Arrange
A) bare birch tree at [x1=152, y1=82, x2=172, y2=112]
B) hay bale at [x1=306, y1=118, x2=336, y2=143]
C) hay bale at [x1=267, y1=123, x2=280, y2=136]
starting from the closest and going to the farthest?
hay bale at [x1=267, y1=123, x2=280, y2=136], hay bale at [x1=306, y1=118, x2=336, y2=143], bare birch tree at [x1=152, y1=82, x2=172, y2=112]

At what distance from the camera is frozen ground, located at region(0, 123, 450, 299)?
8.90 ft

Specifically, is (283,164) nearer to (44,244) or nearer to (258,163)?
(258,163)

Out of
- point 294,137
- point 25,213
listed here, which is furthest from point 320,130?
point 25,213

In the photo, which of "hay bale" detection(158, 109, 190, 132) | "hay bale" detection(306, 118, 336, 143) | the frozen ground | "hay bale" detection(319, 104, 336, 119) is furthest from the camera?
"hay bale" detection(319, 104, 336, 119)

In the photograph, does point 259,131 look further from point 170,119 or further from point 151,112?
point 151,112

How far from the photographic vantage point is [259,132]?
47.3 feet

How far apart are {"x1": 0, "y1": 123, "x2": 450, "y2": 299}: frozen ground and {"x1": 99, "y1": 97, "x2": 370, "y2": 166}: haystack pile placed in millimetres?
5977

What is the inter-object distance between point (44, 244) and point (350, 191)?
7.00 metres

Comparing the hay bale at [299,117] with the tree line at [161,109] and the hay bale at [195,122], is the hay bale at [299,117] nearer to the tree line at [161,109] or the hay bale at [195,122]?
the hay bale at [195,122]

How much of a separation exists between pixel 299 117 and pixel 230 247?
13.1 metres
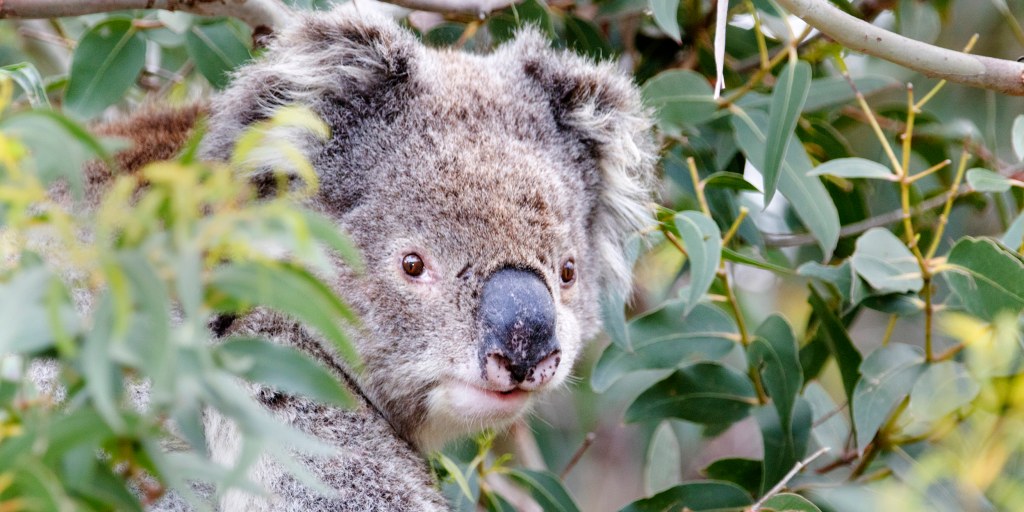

Set problem: Add 112 to each distance given in the answers, and write out in full everything from the line containing "How far apart" down to the line containing "7.00 metres", with both of those lines included.

Solution to the exercise:
How far apart are {"x1": 0, "y1": 123, "x2": 450, "y2": 299}: frozen ground and {"x1": 99, "y1": 97, "x2": 370, "y2": 166}: haystack pile placed in millimetres?
6089

What is the inter-object distance between point (44, 244) and point (350, 191)?
119.00 metres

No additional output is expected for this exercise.